The Holder of this blog uses no cookies and collects no data whatsoever. He is only a guest on the Blogger platform. He has made no agreements concerning third party data collection and is not provided the opportunity to know the data collection policies of any of the standard blogging applications associated with the host platform. For information regarding the data collection policies of Facebook applications used on this blog contact Facebook. For information about the practices regarding data collection on the part of the owner of the Blogger platform contact Google Blogger.

Monday, May 23, 2005

More from the Mailbag: David Eisenman and Terry Walton.

David Eisenman, Director of The Fred S. Bailey Scholarship Fund, and somehow member of The Finial Press, saw VGS's Guy Davenport's Memorial Service Was Held This Morning and posted a comment part of which I import to the "From the Mailbag" feature:

Mr. Purdy-- The memorial service came off beautifully. Perfect weather -- 70 degrees and a breeze. For 90 minutes, people famous and obscure spoke of Guy's erudition (a word once or twice pronounced correctly) but primarily of Guy's kindnesses. His prodigious letter writing, to hundreds of correspondents, was alluded to often. Highlights for this attendee were (1) Paul Prather's piece from the Lexington paper, written at the time of Davenport's death, read in his absence (a death in his family kept him away) by Bonnie Jean Cox. It's a beautiful piece centering on how Guy saw promise in the young Prather, and gave him the sort of encouragement that lasts a lifetime; and (2) Nikky Finney's eloquent poem about preparing to live in Guy's house, a case of a poet feeling the presence of her poet predecessor in these digs. It was perfect; look for it to be published somewhere.

Kenneth Haynes, presently of Brown University, also attended the service and read Greek and Latin passages from the classics. The Fessor was highly complimentary of Haynes's classical scholarship. Following his compliments, he would sometimes add, with a tone indicating the profoundest irony, that Haynes was a Baptist!

The Fessor was not at all pleased with the cuts to the story "Wo es War, Soll ich Werden" that he had been called upon to provide for The Death of Picasso : New & Selected Writing (Shoemaker & Hoard, 2003). The Finial Press, manned by aficionados Eisenman and A. Doyle Moore, offered to do a handmade limited edition of the original version of the story. The book was finished shortly before his death. Copies may still be available.

The following arrived in one of my e-mail boxes from another friend of some eight or nine years, Terry Walton. We have shared crying towels after each of the previous two presidential elections. Actually, we spent election night of 2000 simultaneously surfing the channels of two televisions and following the Internet coverage at Terry and Kathy's house. Terry and his wife Kathy moved up to Gainsville, Florida, several years ago now.

Terry has a dedicated mailing list which he keeps informed and entertained -- most recently, as follows:

We certainly learned a lesson from 9/11 -- right?

Dataset extract:
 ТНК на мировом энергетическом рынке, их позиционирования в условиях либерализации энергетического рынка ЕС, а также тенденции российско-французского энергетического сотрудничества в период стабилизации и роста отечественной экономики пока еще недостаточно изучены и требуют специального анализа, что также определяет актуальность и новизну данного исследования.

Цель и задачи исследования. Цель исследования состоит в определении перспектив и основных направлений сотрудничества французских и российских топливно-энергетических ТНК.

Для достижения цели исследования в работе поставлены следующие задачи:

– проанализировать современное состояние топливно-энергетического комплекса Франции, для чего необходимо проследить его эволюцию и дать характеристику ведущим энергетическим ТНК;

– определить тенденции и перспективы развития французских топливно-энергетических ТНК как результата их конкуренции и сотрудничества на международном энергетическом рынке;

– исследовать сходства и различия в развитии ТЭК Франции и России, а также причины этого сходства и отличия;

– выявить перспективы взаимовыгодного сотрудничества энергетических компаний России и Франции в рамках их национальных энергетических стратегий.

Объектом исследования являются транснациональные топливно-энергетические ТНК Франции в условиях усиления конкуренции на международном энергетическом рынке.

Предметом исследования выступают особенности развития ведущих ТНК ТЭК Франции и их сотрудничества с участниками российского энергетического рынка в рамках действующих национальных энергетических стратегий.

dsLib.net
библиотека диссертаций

Task statement:
Carry on the mailbag blog post from its final line, "We certainly learned a lesson from 9/11 -- right?"

Your response:
The following was excerpted from the Washington Post blog:

That's an image that isn't easy to forget: As official Washington bugged out Wednesday in the face of a possible terrorist attack, President Bush was on a bike ride and wasn't told a thing. See yesterday's column for background. John Roberts reports on the CBS Evening News: "The fact no one informed him that the first lady had been whisked to a bunker, the vice president moved and the government's emergency plan launched, would seem extraordinary. The White House insists the president didn't need to know."


Possible reasons they did not tell Bush:

(1) They were worried he would fly out to Omaha again.
(2) Without "My Pet Goat," this president cannot cope with a crisis.
(3) In case of national emergency, only essential personnel should be informed.
(4) Bush had gotten so used to manipulating the alert status of this country for cynical political purposes that he had forgotten that there might be a real threat.
(5) Bush and Rove don't worry because "the more damage done to the country,the more chances for us to seize control."
(6) Bush was busy interviewing his top choices for the next seat on the Supreme Court, John Bolton and Kenneth Lay, and did not want to be disturbed.
(7) Condy Rice decided that the warning of imminent attack was an "historical document."
(8) Dick Cheney is the most arrogant president we've ever had.
(9) They thought Bush would demand that we invade another country -- probably France, because it's so close.
(10) They figured God would tell him.

He is, of course, a moderate Democrat.

Also See:

1 comment:

David Eisenman said...

CORRECTION re: Cuts to Guy Davenport's WO ES WAR, SOLL ICH WERDEN.

Guy was never pressured to cut the novella. He himself made the cuts in 1990, when it was first published (in THE DRUMMER OF THE ELEVENTH NORTH DEVONSHIRE FUSILIERS, the title Guy had originally given to WEWSIW but used instead for the collection in which WEW first appeared).

The text reprinted in THE DEATH OF PICASSO is basically the same as the DENDF text -- with a few important corrections but some new typos.

Guy continued to prefer the shorter version but agreed with us that some readers might want to see the full 100 sections that he originally wrote (making WEWSIW a twin fiction to THE BICYCLE RIDER, set in the same Danish boys' school and also divided into 100 sections).

The FINIAL PRESS limited edition corrects the previously published text at many places and adds back most of Guy's cut material, all of it reviewed and touched up by Guy over the period of a year.

Our edition presents the definitive version of the shorter text plus significant material not previously seen -- it is 35% longer than the version in DENDF and DofP.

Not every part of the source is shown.